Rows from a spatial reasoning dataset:
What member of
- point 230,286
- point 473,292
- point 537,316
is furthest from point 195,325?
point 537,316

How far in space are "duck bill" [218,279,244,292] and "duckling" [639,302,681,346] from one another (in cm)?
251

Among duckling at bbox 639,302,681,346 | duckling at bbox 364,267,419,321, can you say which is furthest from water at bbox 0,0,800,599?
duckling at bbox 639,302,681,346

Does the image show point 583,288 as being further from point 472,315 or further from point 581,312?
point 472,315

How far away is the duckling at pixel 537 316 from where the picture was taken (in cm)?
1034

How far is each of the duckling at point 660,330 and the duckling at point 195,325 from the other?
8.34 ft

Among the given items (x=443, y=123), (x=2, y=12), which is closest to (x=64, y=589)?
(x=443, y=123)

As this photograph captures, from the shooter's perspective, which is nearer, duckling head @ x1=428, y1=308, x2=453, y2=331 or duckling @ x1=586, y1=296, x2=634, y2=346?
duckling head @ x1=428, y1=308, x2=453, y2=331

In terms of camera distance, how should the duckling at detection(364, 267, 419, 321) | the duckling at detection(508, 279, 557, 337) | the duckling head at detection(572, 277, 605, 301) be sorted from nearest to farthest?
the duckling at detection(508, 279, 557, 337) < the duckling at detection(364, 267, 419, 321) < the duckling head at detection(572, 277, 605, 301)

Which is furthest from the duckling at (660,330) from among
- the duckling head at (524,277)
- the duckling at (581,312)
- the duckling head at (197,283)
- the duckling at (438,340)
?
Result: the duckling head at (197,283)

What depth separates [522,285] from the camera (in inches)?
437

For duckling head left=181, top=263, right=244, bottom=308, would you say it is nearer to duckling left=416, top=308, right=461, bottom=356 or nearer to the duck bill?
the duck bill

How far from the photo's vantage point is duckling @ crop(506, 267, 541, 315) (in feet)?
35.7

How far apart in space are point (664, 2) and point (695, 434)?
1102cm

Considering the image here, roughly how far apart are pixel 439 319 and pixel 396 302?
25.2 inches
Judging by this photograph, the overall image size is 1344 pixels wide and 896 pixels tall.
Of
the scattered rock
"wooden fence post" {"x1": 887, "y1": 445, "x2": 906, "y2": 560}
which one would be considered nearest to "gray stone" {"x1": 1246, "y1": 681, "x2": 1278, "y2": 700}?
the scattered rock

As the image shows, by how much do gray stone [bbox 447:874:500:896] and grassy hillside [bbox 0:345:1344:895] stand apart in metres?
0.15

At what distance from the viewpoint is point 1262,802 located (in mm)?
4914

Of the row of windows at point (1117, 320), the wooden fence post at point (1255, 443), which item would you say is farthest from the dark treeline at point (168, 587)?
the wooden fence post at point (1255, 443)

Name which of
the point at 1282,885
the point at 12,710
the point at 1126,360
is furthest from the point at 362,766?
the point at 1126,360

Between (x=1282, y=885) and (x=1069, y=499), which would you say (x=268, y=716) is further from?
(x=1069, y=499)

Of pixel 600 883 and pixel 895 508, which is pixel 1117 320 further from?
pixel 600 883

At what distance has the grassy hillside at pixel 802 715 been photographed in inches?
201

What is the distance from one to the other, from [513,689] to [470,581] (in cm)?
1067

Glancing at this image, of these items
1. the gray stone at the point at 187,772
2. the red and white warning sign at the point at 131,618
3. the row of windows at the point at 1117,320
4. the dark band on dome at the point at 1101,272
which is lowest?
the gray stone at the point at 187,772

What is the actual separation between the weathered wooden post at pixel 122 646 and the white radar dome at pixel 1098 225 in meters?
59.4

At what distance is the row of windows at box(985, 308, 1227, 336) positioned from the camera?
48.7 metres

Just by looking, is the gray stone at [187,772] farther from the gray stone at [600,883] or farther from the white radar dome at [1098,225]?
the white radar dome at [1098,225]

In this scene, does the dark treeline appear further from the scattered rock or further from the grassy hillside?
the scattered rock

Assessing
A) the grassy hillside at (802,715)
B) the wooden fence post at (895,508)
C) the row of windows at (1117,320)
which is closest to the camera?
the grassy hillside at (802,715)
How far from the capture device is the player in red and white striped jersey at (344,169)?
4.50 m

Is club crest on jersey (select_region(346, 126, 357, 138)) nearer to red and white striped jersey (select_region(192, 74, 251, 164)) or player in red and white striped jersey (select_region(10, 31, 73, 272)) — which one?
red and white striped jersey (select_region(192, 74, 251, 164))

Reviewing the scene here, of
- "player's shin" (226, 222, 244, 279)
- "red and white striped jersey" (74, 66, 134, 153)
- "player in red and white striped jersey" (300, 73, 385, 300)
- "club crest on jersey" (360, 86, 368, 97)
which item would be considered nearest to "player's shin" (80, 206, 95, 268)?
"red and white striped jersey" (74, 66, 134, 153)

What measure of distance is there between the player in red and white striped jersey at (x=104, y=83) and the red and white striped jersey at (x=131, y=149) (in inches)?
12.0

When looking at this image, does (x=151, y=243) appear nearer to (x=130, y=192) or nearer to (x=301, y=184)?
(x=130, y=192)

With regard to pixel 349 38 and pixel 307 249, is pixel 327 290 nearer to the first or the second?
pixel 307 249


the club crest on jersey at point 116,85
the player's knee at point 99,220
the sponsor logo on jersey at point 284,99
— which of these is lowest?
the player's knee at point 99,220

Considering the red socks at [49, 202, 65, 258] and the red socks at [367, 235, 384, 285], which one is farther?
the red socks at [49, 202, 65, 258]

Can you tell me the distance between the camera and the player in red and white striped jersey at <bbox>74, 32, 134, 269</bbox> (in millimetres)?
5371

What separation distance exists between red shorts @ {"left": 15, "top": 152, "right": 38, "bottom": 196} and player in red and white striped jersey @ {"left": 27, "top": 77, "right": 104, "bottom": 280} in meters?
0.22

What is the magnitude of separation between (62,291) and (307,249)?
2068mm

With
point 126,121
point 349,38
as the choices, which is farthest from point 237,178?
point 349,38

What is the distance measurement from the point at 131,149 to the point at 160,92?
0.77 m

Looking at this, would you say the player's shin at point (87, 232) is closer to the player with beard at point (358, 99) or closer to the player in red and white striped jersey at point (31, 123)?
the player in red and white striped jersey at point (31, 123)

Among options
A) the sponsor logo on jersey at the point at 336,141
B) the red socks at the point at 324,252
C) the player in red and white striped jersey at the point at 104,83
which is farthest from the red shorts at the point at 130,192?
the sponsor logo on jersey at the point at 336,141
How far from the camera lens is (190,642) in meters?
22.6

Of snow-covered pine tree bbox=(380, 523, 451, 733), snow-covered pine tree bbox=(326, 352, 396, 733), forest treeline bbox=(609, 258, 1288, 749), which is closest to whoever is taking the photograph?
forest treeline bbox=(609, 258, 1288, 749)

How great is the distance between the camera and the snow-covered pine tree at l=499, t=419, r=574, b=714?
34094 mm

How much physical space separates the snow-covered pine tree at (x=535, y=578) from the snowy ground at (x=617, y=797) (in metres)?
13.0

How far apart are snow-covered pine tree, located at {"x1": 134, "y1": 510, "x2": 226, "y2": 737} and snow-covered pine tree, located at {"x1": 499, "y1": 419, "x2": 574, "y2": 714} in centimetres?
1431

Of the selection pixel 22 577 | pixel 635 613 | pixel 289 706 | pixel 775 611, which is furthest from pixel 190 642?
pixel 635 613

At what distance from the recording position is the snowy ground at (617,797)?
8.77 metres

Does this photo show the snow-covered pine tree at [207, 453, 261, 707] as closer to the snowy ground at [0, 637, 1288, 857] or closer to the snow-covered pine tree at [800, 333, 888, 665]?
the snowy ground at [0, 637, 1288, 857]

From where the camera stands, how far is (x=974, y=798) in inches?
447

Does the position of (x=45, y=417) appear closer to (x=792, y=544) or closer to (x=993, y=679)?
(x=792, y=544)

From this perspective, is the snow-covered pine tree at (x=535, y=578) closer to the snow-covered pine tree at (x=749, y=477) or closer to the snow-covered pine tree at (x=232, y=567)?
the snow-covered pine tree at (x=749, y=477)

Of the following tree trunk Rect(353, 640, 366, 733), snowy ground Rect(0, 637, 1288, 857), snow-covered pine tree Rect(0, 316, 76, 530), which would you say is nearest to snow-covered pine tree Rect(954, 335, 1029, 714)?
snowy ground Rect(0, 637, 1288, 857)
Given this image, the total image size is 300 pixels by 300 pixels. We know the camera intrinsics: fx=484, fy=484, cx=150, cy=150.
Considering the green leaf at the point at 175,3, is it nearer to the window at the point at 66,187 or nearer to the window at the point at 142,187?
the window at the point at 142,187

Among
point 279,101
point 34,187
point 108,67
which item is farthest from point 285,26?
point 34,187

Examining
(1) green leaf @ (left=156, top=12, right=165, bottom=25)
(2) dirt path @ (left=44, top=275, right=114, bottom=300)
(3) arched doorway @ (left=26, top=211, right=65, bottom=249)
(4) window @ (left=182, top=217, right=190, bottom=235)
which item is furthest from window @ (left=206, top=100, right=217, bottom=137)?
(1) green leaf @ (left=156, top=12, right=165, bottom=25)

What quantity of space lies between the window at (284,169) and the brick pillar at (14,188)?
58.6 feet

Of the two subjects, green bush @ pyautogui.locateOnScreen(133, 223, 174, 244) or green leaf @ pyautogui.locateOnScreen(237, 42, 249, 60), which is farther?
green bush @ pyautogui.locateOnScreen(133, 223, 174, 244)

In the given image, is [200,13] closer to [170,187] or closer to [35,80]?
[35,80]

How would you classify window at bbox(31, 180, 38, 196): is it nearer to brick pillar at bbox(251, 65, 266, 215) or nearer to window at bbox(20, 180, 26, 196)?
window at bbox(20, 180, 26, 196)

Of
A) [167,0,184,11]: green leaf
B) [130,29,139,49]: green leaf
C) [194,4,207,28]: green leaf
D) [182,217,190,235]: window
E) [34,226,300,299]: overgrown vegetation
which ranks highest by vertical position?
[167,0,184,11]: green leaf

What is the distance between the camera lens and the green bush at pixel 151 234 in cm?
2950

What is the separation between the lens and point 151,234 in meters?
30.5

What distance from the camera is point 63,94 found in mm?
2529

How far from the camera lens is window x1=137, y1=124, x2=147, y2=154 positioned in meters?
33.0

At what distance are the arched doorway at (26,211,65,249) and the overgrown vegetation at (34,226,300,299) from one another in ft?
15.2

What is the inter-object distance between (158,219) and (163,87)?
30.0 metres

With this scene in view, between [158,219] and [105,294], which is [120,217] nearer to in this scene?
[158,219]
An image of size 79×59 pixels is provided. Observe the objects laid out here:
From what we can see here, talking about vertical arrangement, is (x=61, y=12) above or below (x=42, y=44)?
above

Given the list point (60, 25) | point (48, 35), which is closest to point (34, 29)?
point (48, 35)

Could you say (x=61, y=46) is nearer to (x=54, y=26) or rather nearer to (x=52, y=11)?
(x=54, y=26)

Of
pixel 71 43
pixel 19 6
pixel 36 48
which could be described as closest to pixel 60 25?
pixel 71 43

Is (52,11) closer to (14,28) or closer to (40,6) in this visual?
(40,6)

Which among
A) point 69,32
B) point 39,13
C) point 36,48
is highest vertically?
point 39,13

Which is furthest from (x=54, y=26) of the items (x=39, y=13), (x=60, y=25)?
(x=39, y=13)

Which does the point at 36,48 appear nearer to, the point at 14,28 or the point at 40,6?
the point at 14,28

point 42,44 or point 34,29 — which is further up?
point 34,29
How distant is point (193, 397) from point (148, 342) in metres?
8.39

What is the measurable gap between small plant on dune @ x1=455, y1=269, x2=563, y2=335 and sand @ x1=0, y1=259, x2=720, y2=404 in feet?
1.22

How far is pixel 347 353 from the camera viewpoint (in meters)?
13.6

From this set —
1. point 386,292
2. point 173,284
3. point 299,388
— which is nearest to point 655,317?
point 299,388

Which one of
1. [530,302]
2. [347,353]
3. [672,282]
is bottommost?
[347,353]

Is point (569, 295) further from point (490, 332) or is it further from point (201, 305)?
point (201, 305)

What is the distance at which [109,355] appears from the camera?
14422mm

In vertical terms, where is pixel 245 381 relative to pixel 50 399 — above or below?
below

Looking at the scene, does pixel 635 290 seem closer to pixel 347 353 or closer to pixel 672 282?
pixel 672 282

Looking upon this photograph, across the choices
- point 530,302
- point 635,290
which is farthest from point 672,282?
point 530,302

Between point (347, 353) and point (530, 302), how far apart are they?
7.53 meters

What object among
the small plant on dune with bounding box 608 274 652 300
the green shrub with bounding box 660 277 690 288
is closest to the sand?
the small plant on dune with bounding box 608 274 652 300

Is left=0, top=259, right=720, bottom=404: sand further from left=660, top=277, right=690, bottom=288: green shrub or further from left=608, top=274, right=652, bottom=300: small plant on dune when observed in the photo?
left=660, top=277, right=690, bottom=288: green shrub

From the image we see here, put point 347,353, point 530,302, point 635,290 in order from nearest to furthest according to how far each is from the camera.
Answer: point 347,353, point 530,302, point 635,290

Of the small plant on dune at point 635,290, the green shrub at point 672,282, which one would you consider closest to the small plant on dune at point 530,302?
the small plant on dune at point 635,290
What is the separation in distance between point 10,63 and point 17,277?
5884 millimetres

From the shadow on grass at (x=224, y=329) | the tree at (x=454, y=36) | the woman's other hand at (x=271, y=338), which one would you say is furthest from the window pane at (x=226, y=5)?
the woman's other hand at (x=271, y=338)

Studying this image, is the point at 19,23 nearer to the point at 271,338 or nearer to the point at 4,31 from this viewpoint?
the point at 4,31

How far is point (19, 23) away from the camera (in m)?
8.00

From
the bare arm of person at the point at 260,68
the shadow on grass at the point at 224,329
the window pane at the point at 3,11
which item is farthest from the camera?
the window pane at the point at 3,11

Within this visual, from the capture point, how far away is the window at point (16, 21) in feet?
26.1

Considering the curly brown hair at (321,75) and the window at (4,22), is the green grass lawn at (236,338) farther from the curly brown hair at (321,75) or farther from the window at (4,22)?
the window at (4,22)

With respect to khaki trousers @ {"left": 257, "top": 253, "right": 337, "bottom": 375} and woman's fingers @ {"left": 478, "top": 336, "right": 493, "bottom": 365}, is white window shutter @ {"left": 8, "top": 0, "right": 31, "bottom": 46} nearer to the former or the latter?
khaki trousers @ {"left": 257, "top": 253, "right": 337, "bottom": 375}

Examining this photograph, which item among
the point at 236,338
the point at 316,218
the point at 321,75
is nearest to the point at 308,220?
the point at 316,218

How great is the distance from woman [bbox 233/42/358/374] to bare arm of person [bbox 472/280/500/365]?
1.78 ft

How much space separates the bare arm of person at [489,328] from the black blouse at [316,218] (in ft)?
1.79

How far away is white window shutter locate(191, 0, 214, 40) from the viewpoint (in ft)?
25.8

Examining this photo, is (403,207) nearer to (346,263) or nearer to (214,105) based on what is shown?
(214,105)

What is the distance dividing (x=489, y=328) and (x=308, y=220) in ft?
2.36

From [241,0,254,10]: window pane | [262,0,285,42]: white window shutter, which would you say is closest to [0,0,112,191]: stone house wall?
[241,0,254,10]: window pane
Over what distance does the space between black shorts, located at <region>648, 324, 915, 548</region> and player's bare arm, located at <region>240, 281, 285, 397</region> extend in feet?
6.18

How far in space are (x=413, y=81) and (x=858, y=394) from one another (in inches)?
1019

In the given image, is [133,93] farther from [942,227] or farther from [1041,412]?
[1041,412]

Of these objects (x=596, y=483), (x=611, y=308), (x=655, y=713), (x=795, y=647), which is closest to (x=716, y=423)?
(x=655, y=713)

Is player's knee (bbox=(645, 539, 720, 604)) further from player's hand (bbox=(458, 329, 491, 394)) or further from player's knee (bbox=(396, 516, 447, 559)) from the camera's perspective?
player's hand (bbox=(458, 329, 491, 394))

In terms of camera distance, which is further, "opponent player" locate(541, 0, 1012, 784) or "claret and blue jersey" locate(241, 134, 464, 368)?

TASK BRIEF: Reproduce the lines of the entries above exactly, but only from the line containing "What is the distance dividing" through the final line.

SOLUTION:
What is the distance dividing (x=489, y=328) and (x=308, y=220) in ft?
2.36

From [241,0,254,10]: window pane | [262,0,285,42]: white window shutter, which would you say is closest to [0,0,112,191]: stone house wall?
[241,0,254,10]: window pane
Over what distance does the space between black shorts, located at <region>648, 324, 915, 548</region> and player's bare arm, located at <region>240, 281, 285, 397</region> extend in feet?
6.18

How far in space are (x=413, y=81) and (x=858, y=394) from one another (in inches)?
1019

In the given image, is [133,93] farther from [942,227] or farther from [1041,412]?
[1041,412]

Of these objects (x=596, y=483), (x=611, y=308), (x=655, y=713), (x=795, y=647), which is closest to (x=716, y=423)?
(x=655, y=713)

Is player's knee (bbox=(645, 539, 720, 604)) further from player's hand (bbox=(458, 329, 491, 394)) or further from player's knee (bbox=(396, 516, 447, 559)) from the camera's perspective?
player's hand (bbox=(458, 329, 491, 394))

In terms of camera distance, which is further, "opponent player" locate(541, 0, 1012, 784) or "claret and blue jersey" locate(241, 134, 464, 368)?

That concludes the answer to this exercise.